Excerpt from a data file:
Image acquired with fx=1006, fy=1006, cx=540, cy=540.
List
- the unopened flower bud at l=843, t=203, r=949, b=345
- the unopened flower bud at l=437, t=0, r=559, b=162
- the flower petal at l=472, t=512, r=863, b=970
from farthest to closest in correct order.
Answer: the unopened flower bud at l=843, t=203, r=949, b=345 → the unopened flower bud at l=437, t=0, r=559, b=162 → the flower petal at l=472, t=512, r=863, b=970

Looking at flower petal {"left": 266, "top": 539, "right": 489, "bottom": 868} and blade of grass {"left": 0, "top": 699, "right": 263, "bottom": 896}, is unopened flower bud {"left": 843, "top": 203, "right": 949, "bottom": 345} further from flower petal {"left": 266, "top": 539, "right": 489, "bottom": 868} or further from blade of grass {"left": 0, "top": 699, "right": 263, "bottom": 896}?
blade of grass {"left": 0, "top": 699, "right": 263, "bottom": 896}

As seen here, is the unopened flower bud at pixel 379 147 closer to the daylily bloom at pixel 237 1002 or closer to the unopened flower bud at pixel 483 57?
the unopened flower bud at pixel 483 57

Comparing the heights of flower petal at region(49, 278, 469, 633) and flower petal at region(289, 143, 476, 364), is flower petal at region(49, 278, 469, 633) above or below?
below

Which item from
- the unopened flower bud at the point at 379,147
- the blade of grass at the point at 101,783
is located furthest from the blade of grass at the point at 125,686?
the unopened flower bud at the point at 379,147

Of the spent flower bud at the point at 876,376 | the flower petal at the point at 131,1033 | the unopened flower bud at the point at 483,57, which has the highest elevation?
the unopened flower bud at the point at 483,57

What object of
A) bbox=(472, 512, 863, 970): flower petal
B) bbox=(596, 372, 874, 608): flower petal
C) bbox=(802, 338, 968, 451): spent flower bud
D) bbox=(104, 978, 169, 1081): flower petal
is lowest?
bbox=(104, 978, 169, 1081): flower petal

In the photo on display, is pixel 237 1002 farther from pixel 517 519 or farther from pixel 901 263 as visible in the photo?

### [TASK REQUIREMENTS]
Recast every line of the entries above as a JSON list of strings, one string per line, leaving out blank lines.

### [RESULT FOR THIS EXERCISE]
[
  "Image acquired with fx=1006, fy=1006, cx=540, cy=540.",
  "List",
  "- the unopened flower bud at l=843, t=203, r=949, b=345",
  "- the unopened flower bud at l=437, t=0, r=559, b=162",
  "- the flower petal at l=472, t=512, r=863, b=970",
  "from farthest to closest in correct order.",
  "Answer: the unopened flower bud at l=843, t=203, r=949, b=345 → the unopened flower bud at l=437, t=0, r=559, b=162 → the flower petal at l=472, t=512, r=863, b=970",
  "Looking at flower petal {\"left\": 266, \"top\": 539, \"right\": 489, \"bottom\": 868} and blade of grass {\"left\": 0, \"top\": 699, \"right\": 263, \"bottom\": 896}, is unopened flower bud {\"left\": 843, \"top\": 203, \"right\": 949, \"bottom\": 345} further from flower petal {\"left\": 266, \"top\": 539, \"right\": 489, \"bottom\": 868} or further from blade of grass {\"left\": 0, \"top\": 699, \"right\": 263, \"bottom\": 896}?",
  "blade of grass {\"left\": 0, \"top\": 699, \"right\": 263, \"bottom\": 896}",
  "As seen here, is the unopened flower bud at pixel 379 147 closer to the daylily bloom at pixel 237 1002 or closer to the unopened flower bud at pixel 483 57?",
  "the unopened flower bud at pixel 483 57",
  "Comparing the heights of flower petal at region(49, 278, 469, 633) and flower petal at region(289, 143, 476, 364), is flower petal at region(49, 278, 469, 633) above or below?",
  "below",
  "Which item from",
  "- the unopened flower bud at the point at 379,147",
  "- the blade of grass at the point at 101,783",
  "is located furthest from the blade of grass at the point at 125,686?",
  "the unopened flower bud at the point at 379,147",
  "Of the spent flower bud at the point at 876,376 | the flower petal at the point at 131,1033 | the unopened flower bud at the point at 483,57, which has the highest elevation?",
  "the unopened flower bud at the point at 483,57",
  "What object of",
  "A) bbox=(472, 512, 863, 970): flower petal",
  "B) bbox=(596, 372, 874, 608): flower petal",
  "C) bbox=(802, 338, 968, 451): spent flower bud",
  "D) bbox=(104, 978, 169, 1081): flower petal",
  "is lowest?",
  "bbox=(104, 978, 169, 1081): flower petal",
  "In the photo on display, is pixel 237 1002 farther from pixel 517 519 or farther from pixel 901 263 as visible in the photo?"
]